**Direction A**
In the text about the 1957 Hudson Metropolitan, where was the Metropolitan assembled?
**Direction B**
In the records, rewrite everything from the line containing "What distance away" down to the end of the records, changing "tarmac" to "runway" and leaving all else as is.
[Start Given text]
1957 Hudson Metropolitan

George W. Mason, Nash's president, was familiar with the transatlantic co-operation, teaming up with Donald Healey to produce the Nash-Healey sports car and with Austin. In similar fashion, the Metropolitan was assembled at Longbridge for the American concern. Since Nash's factories were not configured to build cars of the Metropolitan's size, Mason's solution was collaboration with a European manufacturer. Additional, Nash did not have a suitable engine or transmission.

During the 1950s, most American manufacturers were becoming bigger and bigger. Nash/Hudson went in a different direction. Following the well-received concept car called the NXI, along with other prototype and concept vehicles, Nash felt a smaller product would distinguish them from the over-populated mid- and large-car market that included GM, Chrysler and Ford. The NXI was put into production in 1953, and starting in 1954, the car would be marketed as the Metropolitan. This would be the first car designed by an American company and manufactured overseas for the United States. The sales of the Metropolitan counted against England's war debt to the United States.
[End Given text]
[Start Records supplied]
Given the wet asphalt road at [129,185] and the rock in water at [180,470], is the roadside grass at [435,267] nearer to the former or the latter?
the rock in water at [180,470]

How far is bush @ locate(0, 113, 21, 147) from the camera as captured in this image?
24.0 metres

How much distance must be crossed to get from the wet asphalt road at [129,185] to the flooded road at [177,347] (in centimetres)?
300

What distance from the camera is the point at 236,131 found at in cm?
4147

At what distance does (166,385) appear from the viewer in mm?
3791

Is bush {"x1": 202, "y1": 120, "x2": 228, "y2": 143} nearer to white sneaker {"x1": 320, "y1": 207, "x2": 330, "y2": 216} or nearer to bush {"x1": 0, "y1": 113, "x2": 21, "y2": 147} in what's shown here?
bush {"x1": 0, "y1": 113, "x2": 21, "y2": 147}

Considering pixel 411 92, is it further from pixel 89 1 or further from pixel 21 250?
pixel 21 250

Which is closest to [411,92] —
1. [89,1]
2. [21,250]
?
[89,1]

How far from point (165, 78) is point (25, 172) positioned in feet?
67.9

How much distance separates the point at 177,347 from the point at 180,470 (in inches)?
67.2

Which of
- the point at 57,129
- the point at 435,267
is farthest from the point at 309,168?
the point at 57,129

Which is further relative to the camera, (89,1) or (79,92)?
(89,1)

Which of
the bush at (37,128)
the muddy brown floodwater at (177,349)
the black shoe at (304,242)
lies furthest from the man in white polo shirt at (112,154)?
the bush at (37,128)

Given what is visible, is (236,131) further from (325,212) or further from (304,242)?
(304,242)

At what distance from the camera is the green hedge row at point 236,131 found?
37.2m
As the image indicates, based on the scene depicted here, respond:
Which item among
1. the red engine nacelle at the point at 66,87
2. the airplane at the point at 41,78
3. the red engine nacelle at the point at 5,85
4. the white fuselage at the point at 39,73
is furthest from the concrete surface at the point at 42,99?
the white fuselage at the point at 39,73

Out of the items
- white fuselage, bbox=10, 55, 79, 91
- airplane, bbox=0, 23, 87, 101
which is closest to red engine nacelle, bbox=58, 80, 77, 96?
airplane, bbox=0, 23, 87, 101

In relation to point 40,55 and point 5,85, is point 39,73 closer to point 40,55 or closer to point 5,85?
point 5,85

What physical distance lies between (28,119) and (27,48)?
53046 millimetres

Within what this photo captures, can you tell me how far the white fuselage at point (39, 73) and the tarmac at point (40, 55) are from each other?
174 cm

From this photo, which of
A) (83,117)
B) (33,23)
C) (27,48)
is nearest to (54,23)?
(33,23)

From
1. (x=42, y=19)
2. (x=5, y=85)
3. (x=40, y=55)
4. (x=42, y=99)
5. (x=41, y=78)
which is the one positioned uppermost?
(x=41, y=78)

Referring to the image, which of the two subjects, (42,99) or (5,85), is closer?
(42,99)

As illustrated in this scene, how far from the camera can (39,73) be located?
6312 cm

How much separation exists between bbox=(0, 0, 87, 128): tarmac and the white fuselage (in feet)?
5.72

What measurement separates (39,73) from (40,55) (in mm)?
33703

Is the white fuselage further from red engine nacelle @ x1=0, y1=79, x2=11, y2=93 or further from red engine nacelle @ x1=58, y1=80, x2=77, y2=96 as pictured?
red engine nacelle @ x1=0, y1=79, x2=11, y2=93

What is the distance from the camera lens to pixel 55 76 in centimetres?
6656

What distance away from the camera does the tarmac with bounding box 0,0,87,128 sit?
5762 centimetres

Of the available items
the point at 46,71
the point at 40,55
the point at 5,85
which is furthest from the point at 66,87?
[End Records supplied]
**Full solution A**
At Longbridge.

**Full solution B**
What distance away from the camera does the runway with bounding box 0,0,87,128 sit?
5762 centimetres

Of the available items
the point at 46,71
the point at 40,55
the point at 5,85
which is furthest from the point at 66,87?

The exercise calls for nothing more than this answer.